Small farms produce wastewater streams that are too clean to need full engineered treatment but too dirty to discharge directly. Milking parlor wash water, produce processing water, and certain food-processing wastes all fit that category. A series of IBC totes configured as a biofilter — settling, anaerobic, aerobic, polish — can treat these streams to discharge or reuse quality at a small fraction of the cost of a packaged treatment system. We have helped half a dozen Missouri and Iowa farms build these over the last few years.
The four-stage layout
Influent enters the first tote, which acts as a settling and equalization basin — water sits long enough for solids to drop and flow to even out. The second tote is anaerobic, packed with floating media that supports a stable population of nitrate-reducing bacteria. The third tote is aerobic, with an air blower at the base supplying oxygen for the bacteria that finish the organic breakdown. The fourth tote is a polish stage with sand or sand-equivalent media for final clarification before discharge or reuse.

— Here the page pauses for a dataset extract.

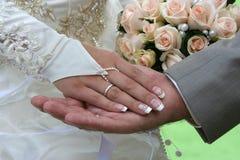 Due palme e mazzi di cerimonia nuziale. Immagini Stock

Sizing against actual flow
For a small milking parlor producing 200 to 400 gallons per day of wash water, the four-tote system above provides about three days of total residence time across the stages, which is comfortably enough for the bacterial populations to do their work. For larger flows, scale the totes up in parallel rather than series — adding a second settling tote in parallel with the first, for example — to preserve residence time without making the footprint unwieldy.

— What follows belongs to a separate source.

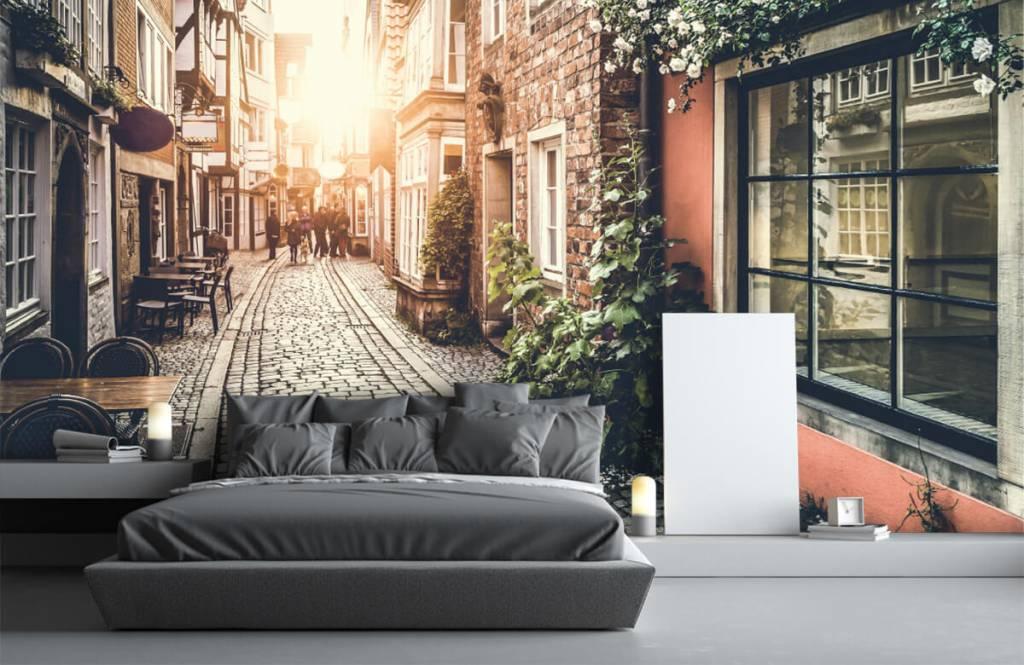 Papier peint Villes - Coucher de soleil dans une vieille rue - Chambre à coucher 2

- Settling tote with 24 to 48 hour residence
- Anaerobic biofilter with floating media
- Aerobic biofilter with aeration
- Polish stage with sand or similar media
- Discharge or reuse pump on a level switch
Regulatory framing
Discharge from on-farm wastewater systems is regulated at the state level. Missouri DNR has specific guidance for small dairy and produce operations that distinguishes between confined animal feeding operations and smaller farms. Most farms running tote-scale flows fall under general permits or below permitting thresholds entirely, but the only way to know for sure is to check with the state office before designing the system. We have referenced contacts at the relevant state offices for customers who want to start that conversation.
Cost comparison
A packaged engineered wastewater system sized for 400 GPD typically runs $18,000 to $35,000 installed. A four-tote biofilter system, including the totes, media, plumbing, and a small blower, runs about $1,800 to $3,200 in materials, assuming the farmer does the assembly. The performance is not identical — engineered systems produce more consistent effluent quality across upset conditions — but for steady-state flows on a small farm, the tote system meets discharge standards reliably.